Passage provided:
■ ■ ■ ■ ■

Museum Shooting Shows Destructive Power of Hate

The news of the shooting at the Holocaust Museum made me remember my first encounter with the horrors of that period in human history. It's an experience I can never forget.
       
It was 60 years ago. I was a young student traveling through Europe. I took a train south from Warsaw to Krakow and then to the gates of Auschwitz, the Nazi extermination camp where millions had been gassed to death.

Over the gates in huge letters were the words: "Arbeit Macht Frei," which means "Work Makes You Free." It was the Nazi method of educating the inmates -- Jews, Christian Poles, Ukrainians, gays and people of many other origins -- about their duties. Many were put into work gangs until they were so worn out they were considered useless and then they were liquidated in the gas chambers.

Inside the gates, everything had been left intact by the new Polish government as a monument to the millions who died here. There were the barracks buildings where many lived until they were gassed to death, the gas chambers, the ovens in which bodies were burned. One building had mountains of hair shaved off the heads of the corpses before they were incinerated. The hair was shipped back to Germany to be made into mattresses, I was told, as shortages of many products made it difficult for the German economy. In the ovens there were still the remains of fires that burned there and ashes of bodies consumed there. When the Russians liberated this camp, the process of shipping things back to Germany was interrupted -- and that's why these relics of the death factory remained.

■ ■ ■ ■ ■

Dataset content:
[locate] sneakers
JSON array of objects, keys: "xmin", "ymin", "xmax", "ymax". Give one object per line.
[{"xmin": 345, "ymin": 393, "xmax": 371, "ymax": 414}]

■ ■ ■ ■ ■

Requirement 1:
From the passage about Auschwitz, transcribe the part that opens with the words containing "The news of" and closes with "gassed to death.".
Requirement 2:
In the passage about Auschwitz, where was the hair shipped, and what was it to be made into?
Requirement 3:
For each statement, say whether it agrees with the passage about Auschwitz, and quote the words that decide it.
(a) The writer took a train from Warsaw to Krakow.
(b) The camp was liberated by the Americans.
(c) The writer made the visit as a young student.
Rely only on the passage about Auschwitz when responding.

Exercise solution 1:
The news of the shooting at the Holocaust Museum made me remember my first encounter with the horrors of that period in human history. It's an experience I can never forget.
       
It was 60 years ago. I was a young student traveling through Europe. I took a train south from Warsaw to Krakow and then to the gates of Auschwitz, the Nazi extermination camp where millions had been gassed to death.

Exercise solution 2:
It was shipped back to Germany to be made into mattresses.

Exercise solution 3:
(a) Yes: "I took a train south from Warsaw to Krakow"
(b) No: "When the Russians liberated this camp"
(c) Yes: "I was a young student traveling through Europe."